EXERCISE DETAILS
Extend the article below on Garland's summer reading program, picking up right after its final sentence.

** Begin EXTRACT **

Dino Digs, Magic Shows, and World Drumming: Garland's Summer Reading Program Is Bigger Than Ever

Garland Public Libraries' free Club Curiosity program runs all summer with science shows, STEAM labs, animal encounters, and more for kids of all ages.

Garland Community Staff By Garland Community Staff
Published: July 1, 2026Garland Community
Young boy holding a colorful book while standing by a window, enjoying reading time.

The Library That Would Not Sit Still This Summer

On a weekday morning at Central Library on Austin Street, the usual quiet of the stacks gave way to something louder and more electric. More than 1,400 people showed up for the Summer Kickoff event — families with strollers, grandparents holding toddlers by the hand, older kids who came for the free programs and stayed for the energy. The occasion was the launch of this year’s dinosaur-themed summer reading program, Club Curiosity: Unearth a Story, and it announced itself with the kind of attendance that turns a library branch into the center of gravity for an entire city.

That number — 1,400 people at a single kickoff event — is not a footnote. It is a statement about what the Garland Public Library system has become in the summer months: one of the most active, most accessible, and most genuinely beloved community institutions in the city.

What Club Curiosity Actually Looks Like

The program runs across all Garland Public Library branches throughout the summer, and the word “program” undersells what is actually a rotating schedule of full productions, hands-on workshops, and live performances — every one of them free, every one open to kids of all ages.

The dinosaur theme is the connective tissue, but the individual events range widely in tone and format. Science shows bring paleontology and earth science to life in ways that textbooks rarely manage. Dino digs give younger children something tactile, a chance to brush sand away from a cast fossil and feel, however briefly, like the scientists they might one day become. STEAM labs fold in engineering and creative problem-solving. Animal encounters bring living creatures into the library, which never fails to produce the kind of wide-eyed attention that educators spend careers trying to cultivate.

And then there are the performances.

A Magician at Central Library

Award-winning magician Mike Williams is bringing his show to Central Library as part of the Club Curiosity lineup. Williams works in the tradition of magicians who understand that the real trick is not the illusion itself but the atmosphere around it — the moment of suspended disbelief, the collective held breath, the laughter that follows. His set is billed as open to all ages, which in practice means it is designed to hold the attention of a restless five-year-old and a skeptical twelve-year-old simultaneously. That is its own kind of magic.

Percussion Things at South Garland Library

Over at the South Garland Library branch on Broadway Boulevard, a different kind of performance is on the schedule. Percussion Things brings together storyteller Cathy Whiteman and percussionist Len Barnett in a show that blends interactive storytelling, family-focused sketch comedy, and high-energy drumming into something that does not fit neatly into any single category — which is precisely why it works.

** End EXTRACT **
** Begin DATA ENTRIES **

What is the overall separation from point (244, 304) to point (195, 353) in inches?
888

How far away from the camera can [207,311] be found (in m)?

** End DATA ENTRIES **
** Begin DATA ENTRIES **

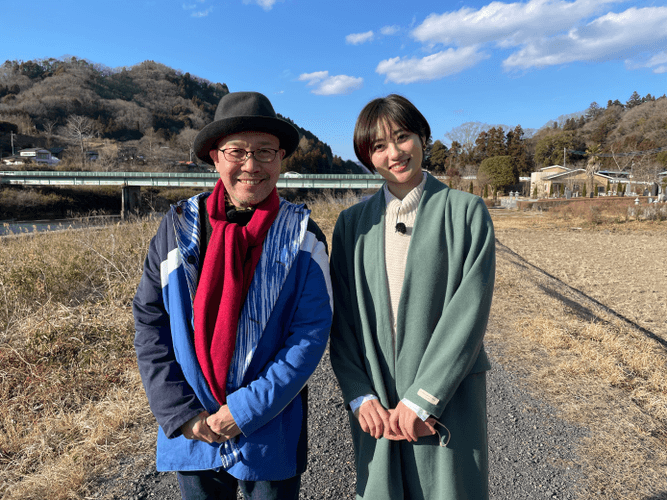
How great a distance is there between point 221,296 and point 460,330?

** End DATA ENTRIES **

SOLVED EXERCISE
The show is framed as an exploration of world cultures, using rhythm and narrative to carry audiences through traditions and stories from places that might otherwise feel abstract to a child in Garland, Texas. The program is supported in part by a grant from the Texas Commission on the Arts, which reflects the kind of institutional recognition that comes when a program consistently delivers on its promise.

South Garland Library sits at 4845 Broadway Boulevard, and the branch draws from neighborhoods across the eastern and southern parts of the city. For many families in that part of Garland, this kind of professionally produced, fully free live performance is not a given — it is a gift.

Why This Matters Beyond the Fun

Summer reading programs exist for a reason that goes deeper than entertainment, though the entertainment is real and valuable. Research on childhood literacy has long documented what educators call the “summer slide” — the measurable loss of reading skills that occurs when children go months without structured engagement with books and language. For children in households where books are scarce or where parents are working multiple jobs and cannot provide structured enrichment, that slide can be steep.

Garland’s Club Curiosity program addresses this directly, not by lecturing families about literacy but by making the library the most interesting place in the city to spend a Tuesday morning in July. The events draw children in on their own terms — with magic, with drums, with the chance to dig up a dinosaur bone — and the reading component follows naturally from the excitement.

The fact that every program is free is not incidental. Garland is a city of genuine economic diversity, and the library system’s commitment to no-cost programming means that the child of a restaurant worker and the child of a physician have access to exactly the same experience on the same Tuesday morning. That is not a small thing.

The Library as Year-Round Anchor

It is worth saying, on the occasion of a summer reading program that drew 1,400 people to a single kickoff event, that the Garland Public Library system earns this attendance. The summer programming is the most visible expression of a library culture that takes its community seriously all year long. The branches — Central on Austin Street, South Garland on Broadway, North Garland on North Garland Avenue, and others across the city — function as genuine neighborhood hubs, places where a resident can find programming relevant to their life at nearly any age and in nearly any season.

This summer, that culture has taken the shape of a dinosaur, which turns out to be an excellent shape for drawing a crowd.

How to Get Involved

All Club Curiosity events are free and open to kids of all ages. Programs are held at multiple branches throughout the summer. Families can check the current schedule of events — including the Mike Williams magic show at Central Library and the Percussion Things performance at South Garland Library — through the Garland Public Library events and programming page. Availability and times for individual programs are listed there, and as with any live event, confirming details ahead of arrival is always a good idea.

The summer is not over. There are digs still to be dug, illusions still to be revealed, and rhythms still to be heard. For Garland families looking for something free, genuinely high-quality, and rooted in this specific city, the library is, as it has been for years, the answer.